DUMPED: WE DON’T like to admit it, but we’ve all been there. Whether the victim of a high-school-boyfriend-turned-walking-hormone or of a partner who " just needs some space, " each of us knows what it feels like to be dumped in one way or another.

Lilly Golden’s experienced it, too. And so Golden, who’s edited several anthologies for Atlantic Monthly Press, including A Literary Feast (1993) and In Praise of Mothers (1994), decided to put together a compilation of fiction based on that most common of relationship woes: being dumped. Though Golden edited her book, Dumped (Grove Press), under the pseudonym B. Dolores Max, she feels personally connected to many of its stories, written by the likes of Alice Munro, Dorothy Parker, Andre Dubus, Raymond Carver, and Lorrie Moore, among others.

Q: How’d this book come about?

A: About two years ago, so many of the relationships of my friends — that I thought were rock-solid, or at least good and complementary, and likely to last the whole span of their lives — totally collapsed. It was such a shock, and the ripples of the shockwaves went through so many people. And it happened again and again and again. One of my friends whose wife left him said that he was getting so much solace from Herzog, Saul Bellow’s novel about a man whose wife leaves him. He felt really nurtured by this. And so I thought, God, there’s got to be a whole body of literature out there like that.

Q: Tell me about the process of choosing the stories.

A: A lot of reading. I probably accepted one in every 20 stories. So it took a long time. And it was hit or miss. I knew writers that I loved their short stories, so I read all of their collections to see if I could find something. I did ask people if they had anything in mind that they remembered. Things that I remembered reading, too, like Sense and Sensibility.

Q: Was putting the book together ever depressing for you?

A: Not these particular stories, but in the process of just reading so many of them that I didn’t include ... I also didn’t include them if I didn’t like them, and that’s always a drag if you get into a spell of 20 stories and none of them are good enough. That was depressing. But to read, no. And I don’t think that this is a depressing collection, because it is about human beings in extremis, and that is so interesting. I just found it fascinating. And I also sort of realized that there was for most of the characters here this process of going through fire and emerging a gem, or a more solidified version of themselves, and so that was really exciting to see. And I think that’s true: in these relationships that I’ve watched fall apart, the person who was left has really reinvented themselves, and found themselves stronger, and they like themselves more because of the struggles that they’ve survived.

Q: What kind of personal experience do you think is necessary to write about the end of a relationship?

A: I think everybody has been at the end of a relationship. Even if it’s an unrequited crush in high school. I think everyone’s qualified.

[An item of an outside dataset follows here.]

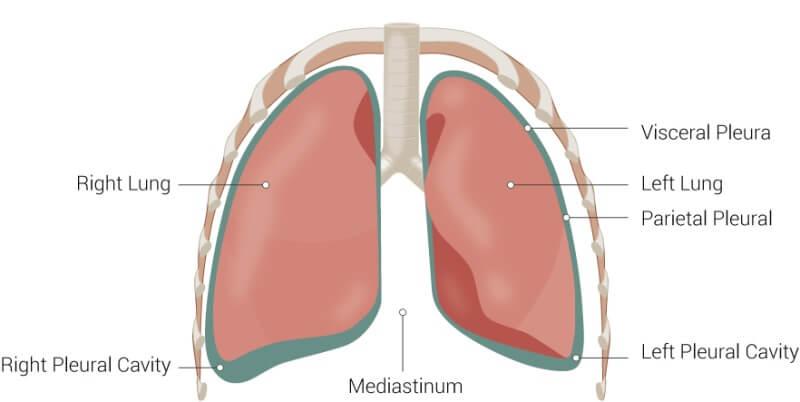Anatomi Pleura dan paru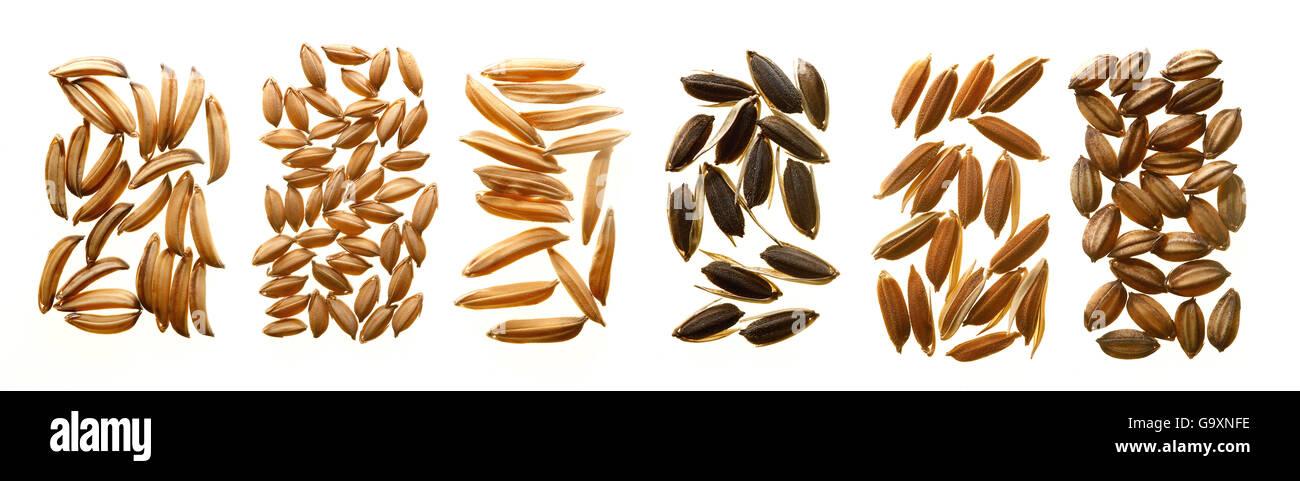 Diferentes variedades de semillas de arroz, que muestra la variación de la morfología de la forma y el Imagen De Stock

Anyone who’s a good writer who can write about the extreme emotion ... and what’s interesting is that the best stories don’t write about the extreme emotion directly at all; it’s all indirect, and it would have to be for it not to be treacly or overly sentimental.

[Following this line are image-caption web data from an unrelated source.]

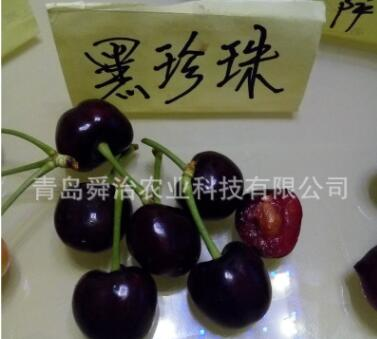山东矮化樱桃树苗新品种 当年挂果美早 黑珍珠大樱桃树苗苗木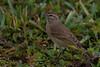 Palm Warbler (b2824)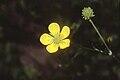 Ranunculus hispidus var nitidus NRCS-2.jpg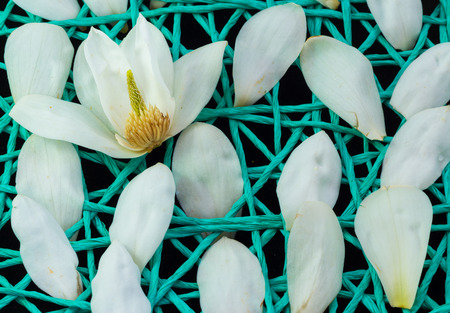 White Magnolia flower open up and on a string net.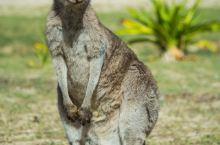 长得跟兔子似的,澳大利亚袋鼠 墨尔本·维多利亚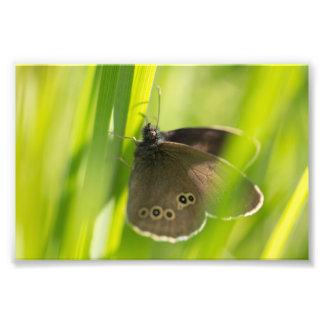 Mariposa del rizo arte con fotos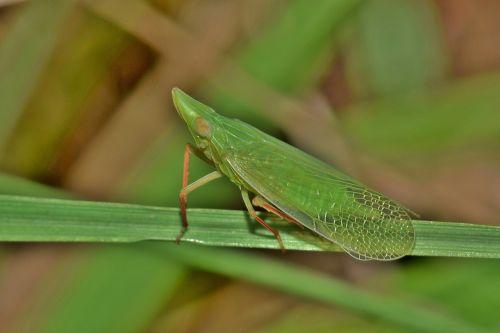 lapkotukas,Planthopper,vabzdys,žalias vabzdys,mažas vabzdys,mažas,vabzdžiai,žolė,žalias,sparnuotas vabzdys,skraidantis vabzdys,padaras,gyvūnas,gamta,laukinė gamta,fauna,biologija,entomologija,nariuotakojų,dictyopharid planthopper,rhynchomitra lingula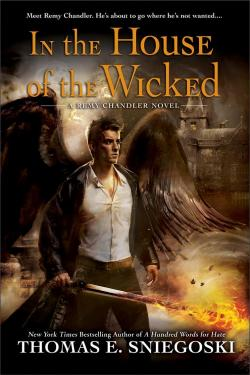 Luke Guldan, romance hero,on the cover of In the House of the Wicked by Remy Chandler.
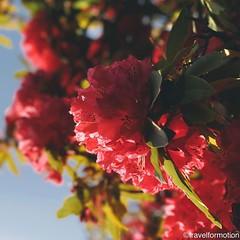 I could #feel the #spring #flowers #colours #porto #oporto #porto_ig #visitporto #portugal #loves_porto #portolovers #wanderlust #travel #travelgram #vsco #vscocam #guardiantravelsnaps #guardiancities #citytrip #travelphotography #igers_porto #visitportoa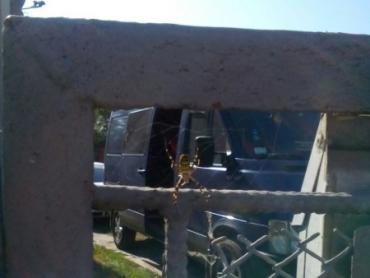 В Закарпатье из-за глобального потепления эмигрировал ядовитый паук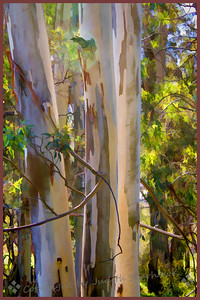 Inside the Eucalyptus Grove
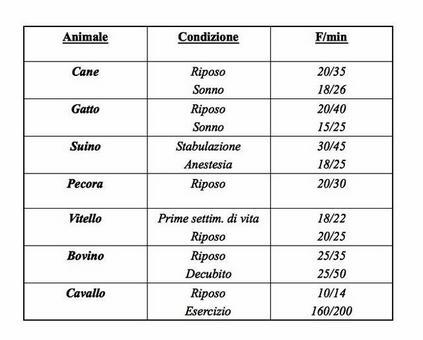 Valori di Frequenza respiratoria in alcune specie domestiche.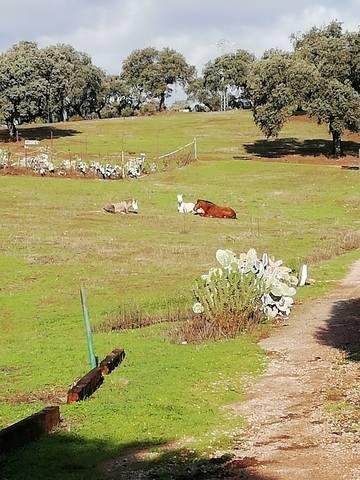 imagen 1 de Venta de finca ganadera en Cáceres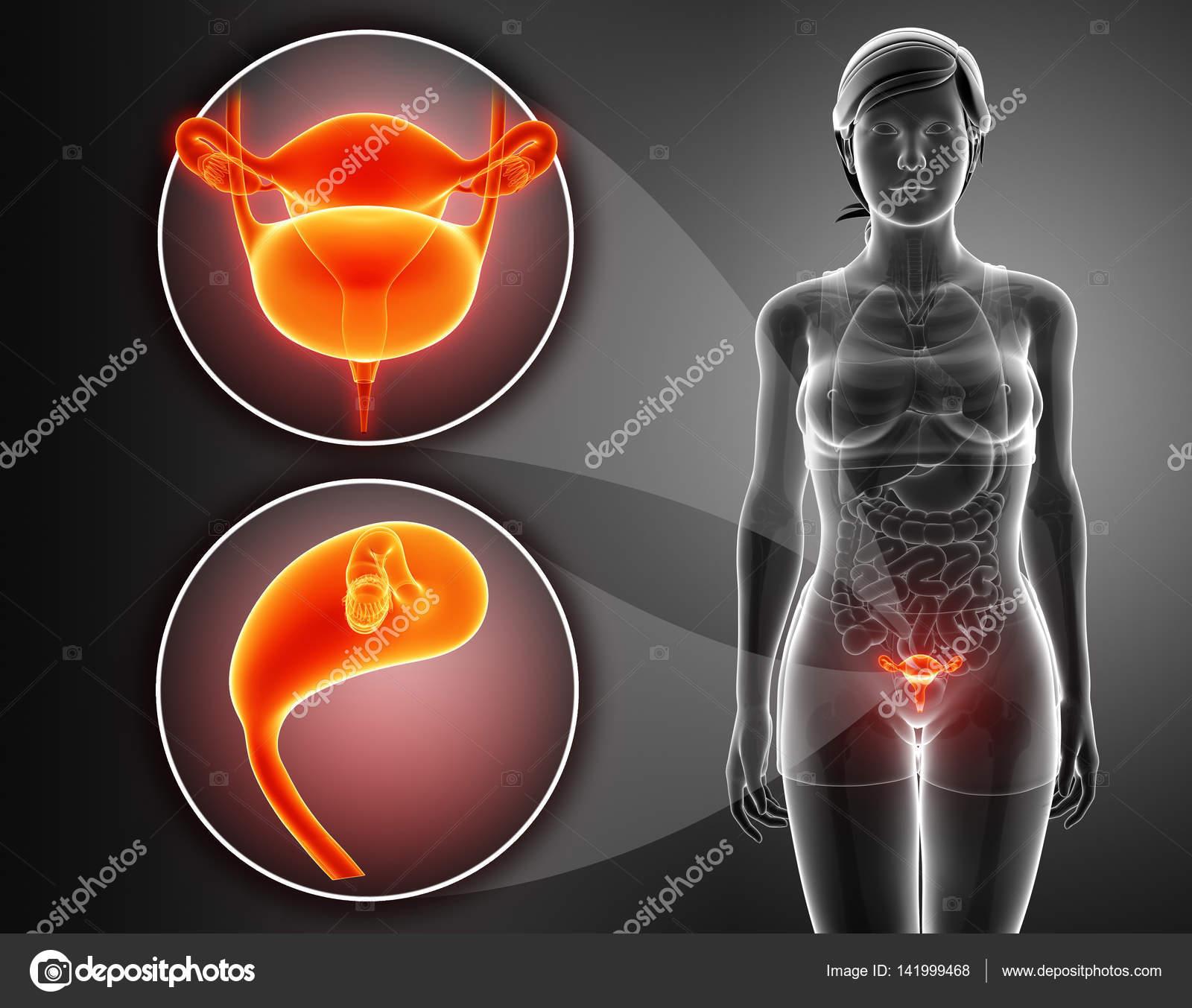 Anatomía del sistema renal femenino — Foto de stock © pixdesign123 ...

Q: Describe the different kinds of being dumped.

A: The uplifting dump I think of as a dump that makes you a better person. The example I think of is by a blind date, where in the middle of the date you see on your date’s face the moment it occurs to him or her that you’re being crossed off the list. It doesn’t matter that you’ve already crossed that person off the list. But you realize that this has happened, and in the date I’m thinking about, I walked home something like 55 blocks to my apartment; I couldn’t afford to take a cab home, and I didn’t want him to hail me a cab — I just wanted to be rid of him and not give him any satisfaction of having done anything proper or gentlemanly. And I was so glad to be back to my apartment after I had walked off the date and gotten it out of my system, and there I was in my shabby little apartment, with my shedding cat, and everything in that apartment, including the thrift-shop-purchased furniture and my little tattered copy of Emma — this was mine, this was my home that I had created. This is what I think of as the uplifting dump: it makes you appreciate what you have. And I think that everyone should experience the uplifting dump.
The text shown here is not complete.